Letter from the Former Auditor
4.7 When a copy of the Notice is delivered to the former auditor in accordance with paragraph 4.10, the reporting issuer must request that the former auditor respond by letter. In this letter, addressed to the relevant securities administrators, the former auditor must state whether or not they agree with the information contained in the Notice, based on the former auditor’s knowledge of the information at the time. If the former auditor does not agree with the information in the Notice, the former auditor must give reasons in the letter.
4.8 If the reporting issuer is not in a position to provide the reasons for a Resignation in the Notice, the reporting issuer must request that the former auditor describe the reasons in the letter from the former auditor.
Letter from the Successor Auditor
4.9 When a copy of the Notice is delivered to the successor auditor in accordance with paragraph 4.10, the reporting issuer must request that the successor creditor respond by letter. In this letter, addressed to the relevant securities administrators, the successor auditor must state whether or not they agree with the information contained in the Notice, based on the successor auditor’s knowledge of the information at the time. If the successor auditor does not agree with the information in the Notice, the successor auditor must give reasons in the letter.

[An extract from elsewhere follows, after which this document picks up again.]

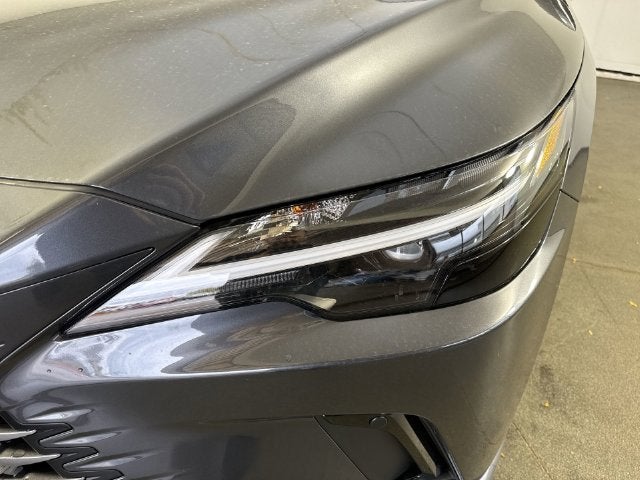 2026 Lexus RX RX 350h Premium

4.10 Within ten calendar days of the date of the Resignation or Termination (the “Notification Date”), the reporting issuer must prepare the Notice and deliver it to the former and successor auditors.
4.11 Within twenty calendar days of the Notification Date, the former auditor must prepare the letter from the former auditor and the successor auditor must prepare the letter from the successor auditor and each deliver them to the reporting issuer and the other auditor.

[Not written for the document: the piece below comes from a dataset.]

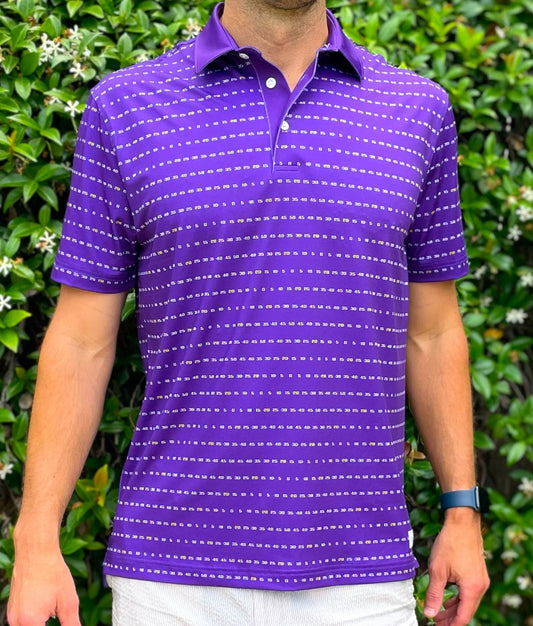Alon Every 5 Men's Performance Button Down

4.12 Within thirty calendar days of the Notification Date, the reporting issuer must deliver the Reporting package and issue and file the press release as required in paragraphs 4.3 and 4.4.
PART 5 RESOLVING QUESTIONS
5.1 Where a reporting issuer has reporting obligations in more than one jurisdiction and the reporting issuer, the former auditor or the successor auditor need to resolve a question as to the application of this Policy Statement, the questions must be addressed to the jurisdiction which would be selected by the reporting issuer for clearing documents in accordance with National Policy Statement No. 1. Other securities administrators normally will accept the principal jurisdiction’s decisions but this procedure implies no surrender of jurisdiction by any securities regulatory authority.